Management of Blockchain Based Hybrid P2P Energy Trading Market

In the local energy trade market peer to peer energy trading and generation of local energy can condense the cost of energy consumption and harmful gases emission ( results in to generate the energy at consumer’s end the renewable energy sources are used) and rise the resilience of smart grid. However, privacy issues and trust may available in the trading of local energy with peers. To manage the energy trading a centralized system can be utilized but it faces the several issues and also it promotes the overall system cost. In this tabloid, based on the blockchain system a hybrid P2P energy trading market is proposed. This system totally decentralized and this system allows that members in trading market can able to interact with each other member and can able to trade the energy without the third party involvement. In the blockchain based energy exchange market the smart agreements play a vital role. Smart agreements follows the all the essential rules in the energy trading. To develop the hybrid electricity exchange market the 3 smart agreements are proposed in this tabloid. The three smart agreements are Main Smart agreement, P2P smart agreement and Producer to Grid smart agreement. Initially the market member interacts with main smart agreement and for further process it follows the other 2 smart agreements. The implementation of an efficient hybrid energy exchange market is the main objective of this tabloid and also reduces the cost of energy and peak to average ratio of electricity.
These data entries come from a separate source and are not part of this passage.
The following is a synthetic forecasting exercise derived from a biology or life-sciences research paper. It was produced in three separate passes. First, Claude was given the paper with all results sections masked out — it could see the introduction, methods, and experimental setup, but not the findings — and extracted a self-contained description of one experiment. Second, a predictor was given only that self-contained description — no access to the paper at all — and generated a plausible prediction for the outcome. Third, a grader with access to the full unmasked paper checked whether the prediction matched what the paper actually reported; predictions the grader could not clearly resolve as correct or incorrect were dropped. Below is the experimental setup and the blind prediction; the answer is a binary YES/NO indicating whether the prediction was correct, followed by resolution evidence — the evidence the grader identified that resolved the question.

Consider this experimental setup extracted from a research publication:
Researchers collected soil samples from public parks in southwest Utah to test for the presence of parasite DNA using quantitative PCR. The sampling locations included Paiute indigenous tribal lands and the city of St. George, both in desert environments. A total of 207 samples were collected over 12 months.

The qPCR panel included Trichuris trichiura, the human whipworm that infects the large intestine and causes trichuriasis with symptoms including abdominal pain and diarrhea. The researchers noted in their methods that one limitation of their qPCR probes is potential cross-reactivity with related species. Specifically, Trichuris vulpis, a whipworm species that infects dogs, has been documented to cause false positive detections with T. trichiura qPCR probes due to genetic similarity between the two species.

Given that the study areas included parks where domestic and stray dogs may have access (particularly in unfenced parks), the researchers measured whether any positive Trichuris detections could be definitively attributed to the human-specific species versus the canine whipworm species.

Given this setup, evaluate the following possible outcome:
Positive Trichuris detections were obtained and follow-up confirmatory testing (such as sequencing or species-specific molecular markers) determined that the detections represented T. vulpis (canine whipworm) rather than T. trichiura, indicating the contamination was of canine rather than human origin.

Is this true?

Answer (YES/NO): NO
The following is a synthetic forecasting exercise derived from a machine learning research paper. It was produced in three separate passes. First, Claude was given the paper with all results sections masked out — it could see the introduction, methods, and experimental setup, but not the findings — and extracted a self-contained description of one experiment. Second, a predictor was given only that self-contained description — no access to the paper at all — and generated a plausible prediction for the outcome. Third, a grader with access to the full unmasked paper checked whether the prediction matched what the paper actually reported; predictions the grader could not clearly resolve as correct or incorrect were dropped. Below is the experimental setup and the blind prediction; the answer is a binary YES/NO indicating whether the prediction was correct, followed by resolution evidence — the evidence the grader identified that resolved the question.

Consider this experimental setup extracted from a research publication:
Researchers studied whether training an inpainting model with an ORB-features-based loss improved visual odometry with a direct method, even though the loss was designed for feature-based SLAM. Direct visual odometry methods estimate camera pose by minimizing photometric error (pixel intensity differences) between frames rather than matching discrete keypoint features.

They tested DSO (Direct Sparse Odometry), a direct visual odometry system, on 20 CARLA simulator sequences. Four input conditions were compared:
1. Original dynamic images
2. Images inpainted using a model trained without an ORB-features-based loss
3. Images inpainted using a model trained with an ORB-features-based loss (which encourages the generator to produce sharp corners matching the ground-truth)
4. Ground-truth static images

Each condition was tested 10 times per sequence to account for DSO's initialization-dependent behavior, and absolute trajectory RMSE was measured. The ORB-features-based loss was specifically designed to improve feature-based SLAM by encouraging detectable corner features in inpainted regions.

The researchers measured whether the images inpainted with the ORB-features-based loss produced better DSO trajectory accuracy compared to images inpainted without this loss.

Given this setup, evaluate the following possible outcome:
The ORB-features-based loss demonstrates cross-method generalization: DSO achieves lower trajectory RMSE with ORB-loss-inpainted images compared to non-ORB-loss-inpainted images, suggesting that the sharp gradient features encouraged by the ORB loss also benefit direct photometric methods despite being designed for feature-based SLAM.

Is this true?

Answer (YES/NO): YES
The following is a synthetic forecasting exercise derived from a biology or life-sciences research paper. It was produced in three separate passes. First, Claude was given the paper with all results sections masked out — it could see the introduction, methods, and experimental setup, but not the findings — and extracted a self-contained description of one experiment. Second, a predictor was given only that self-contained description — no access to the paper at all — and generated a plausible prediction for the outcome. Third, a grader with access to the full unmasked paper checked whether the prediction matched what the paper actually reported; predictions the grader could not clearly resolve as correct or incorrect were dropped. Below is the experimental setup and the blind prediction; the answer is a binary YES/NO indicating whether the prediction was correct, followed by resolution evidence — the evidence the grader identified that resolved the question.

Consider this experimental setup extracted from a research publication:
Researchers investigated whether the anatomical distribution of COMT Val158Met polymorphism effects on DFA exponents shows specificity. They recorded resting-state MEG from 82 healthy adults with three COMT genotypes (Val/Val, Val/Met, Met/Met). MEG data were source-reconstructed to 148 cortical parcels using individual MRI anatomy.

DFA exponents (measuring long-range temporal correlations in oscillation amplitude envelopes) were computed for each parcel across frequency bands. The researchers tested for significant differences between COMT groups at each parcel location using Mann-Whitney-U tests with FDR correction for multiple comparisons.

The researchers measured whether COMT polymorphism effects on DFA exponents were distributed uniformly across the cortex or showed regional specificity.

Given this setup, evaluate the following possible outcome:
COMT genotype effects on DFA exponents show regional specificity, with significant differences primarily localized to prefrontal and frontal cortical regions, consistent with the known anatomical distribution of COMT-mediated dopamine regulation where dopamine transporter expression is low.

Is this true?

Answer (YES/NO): NO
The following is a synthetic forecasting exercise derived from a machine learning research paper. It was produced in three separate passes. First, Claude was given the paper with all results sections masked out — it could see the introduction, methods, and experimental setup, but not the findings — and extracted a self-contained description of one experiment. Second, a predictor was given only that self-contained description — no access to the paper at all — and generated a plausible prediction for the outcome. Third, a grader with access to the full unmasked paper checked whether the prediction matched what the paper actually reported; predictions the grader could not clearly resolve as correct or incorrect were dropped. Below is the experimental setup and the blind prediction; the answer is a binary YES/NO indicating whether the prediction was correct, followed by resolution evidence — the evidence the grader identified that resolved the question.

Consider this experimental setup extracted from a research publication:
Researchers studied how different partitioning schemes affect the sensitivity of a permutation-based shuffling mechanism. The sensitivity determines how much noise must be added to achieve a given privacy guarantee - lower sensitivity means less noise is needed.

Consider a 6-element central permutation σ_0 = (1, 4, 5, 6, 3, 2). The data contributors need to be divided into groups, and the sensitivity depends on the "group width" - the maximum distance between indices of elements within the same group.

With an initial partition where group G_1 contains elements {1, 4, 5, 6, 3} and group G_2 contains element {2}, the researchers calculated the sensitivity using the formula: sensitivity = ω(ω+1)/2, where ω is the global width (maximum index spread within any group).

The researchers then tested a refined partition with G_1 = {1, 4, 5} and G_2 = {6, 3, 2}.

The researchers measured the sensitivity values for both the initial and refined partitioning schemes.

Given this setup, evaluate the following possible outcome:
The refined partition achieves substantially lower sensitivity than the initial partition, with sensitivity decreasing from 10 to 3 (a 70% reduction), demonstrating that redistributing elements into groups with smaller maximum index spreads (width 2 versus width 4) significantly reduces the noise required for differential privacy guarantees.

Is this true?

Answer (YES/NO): NO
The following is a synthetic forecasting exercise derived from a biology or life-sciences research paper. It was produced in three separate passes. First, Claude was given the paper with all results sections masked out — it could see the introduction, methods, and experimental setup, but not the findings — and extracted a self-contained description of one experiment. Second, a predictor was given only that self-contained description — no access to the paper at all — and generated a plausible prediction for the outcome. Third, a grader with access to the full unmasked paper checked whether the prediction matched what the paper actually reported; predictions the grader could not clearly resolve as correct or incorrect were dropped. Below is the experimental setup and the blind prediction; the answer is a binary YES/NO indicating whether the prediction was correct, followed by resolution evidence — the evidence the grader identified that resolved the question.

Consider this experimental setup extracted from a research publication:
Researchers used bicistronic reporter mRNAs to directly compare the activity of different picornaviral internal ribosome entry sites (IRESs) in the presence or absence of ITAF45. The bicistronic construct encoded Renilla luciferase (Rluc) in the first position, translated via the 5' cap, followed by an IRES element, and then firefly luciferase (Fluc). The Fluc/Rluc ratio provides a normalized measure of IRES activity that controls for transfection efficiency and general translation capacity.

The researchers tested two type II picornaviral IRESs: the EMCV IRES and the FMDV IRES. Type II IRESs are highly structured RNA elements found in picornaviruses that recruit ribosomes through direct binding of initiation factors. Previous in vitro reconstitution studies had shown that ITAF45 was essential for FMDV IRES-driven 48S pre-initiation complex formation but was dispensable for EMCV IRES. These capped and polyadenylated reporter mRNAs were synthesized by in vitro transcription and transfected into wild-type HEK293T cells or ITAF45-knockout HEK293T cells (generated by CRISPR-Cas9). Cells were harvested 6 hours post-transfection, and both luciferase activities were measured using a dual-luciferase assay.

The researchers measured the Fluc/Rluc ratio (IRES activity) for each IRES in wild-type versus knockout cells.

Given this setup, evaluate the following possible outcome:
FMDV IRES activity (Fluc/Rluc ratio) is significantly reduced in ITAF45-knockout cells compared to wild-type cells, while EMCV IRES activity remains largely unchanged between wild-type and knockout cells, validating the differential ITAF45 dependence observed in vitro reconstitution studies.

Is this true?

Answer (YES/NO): NO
A Hybrid P2P Network-Based Remote Treatment SaaS Cloud Computing

Cloud Computing has emerged as a new model for managing and using IT systems that has become a key topic in the field. The technology consists of deporting to remote servers the treatments, storage and management of data usually performed locally in order to access it as a service. Having so many opportunities also costs a lot in terms of infrastructure. The idea is to create a Cloud without infrastructure for providing to clients services in software as a service "SaaS" form. The solution consists of using a hybrid P2P network as an infrastructure for our Cloud. Cloud services are initially offered by the Cloud but hosted and executed through P2P network peers. The realized prototype and simulation results (with PeerSim) are encouraging and prove that a distributed and dynamic Cloud architecture based on a peer-to-peer network can be a reliable solution to infrastructure issues.

An Efficient Framework for Network Code based Multimedia Content Distribution in Hybrid P2P Network

Most of the existing peer-to-peer (P2P) content distribution schemes carry out a random or rarest piece first content dissemination procedure to avoid duplicate transmission of the same pieces of data and rare pieces of data occurring in the network. This problem is solved using P2P content distribution based on network coding scheme. Network coding scheme uses random linear combination of coded pieces. Hence, the above-stated problem is solved easily and simply. Our proposed mechanism uses network coding mechanism in which several contents having the same message are grouped into different groups and coding operation is performed only within the same group. The interested peers are also divided into several groups with each group having the responsibility to spread one set of contents of messages. The coding system is designed to assure the property that any subset of the messages can be utilized to decode the original content as long as the size of the subset is suitably large. To meet this condition, dynamic smart network coding (DSNC) scheme is defined which assures the preferred property, then peers are connected in the same group to send the corresponding message, and connect peers in different groups to disseminate messages for carrying out decoding operation. Moreover, the proposed system is readily expanded to support topology change to get better system performance further in terms of reliability, link stress and throughput. The simulation results prove that the proposed system can attain 20–25% higher throughput than existing systems, good reliability, link failure and robustness to peer churn.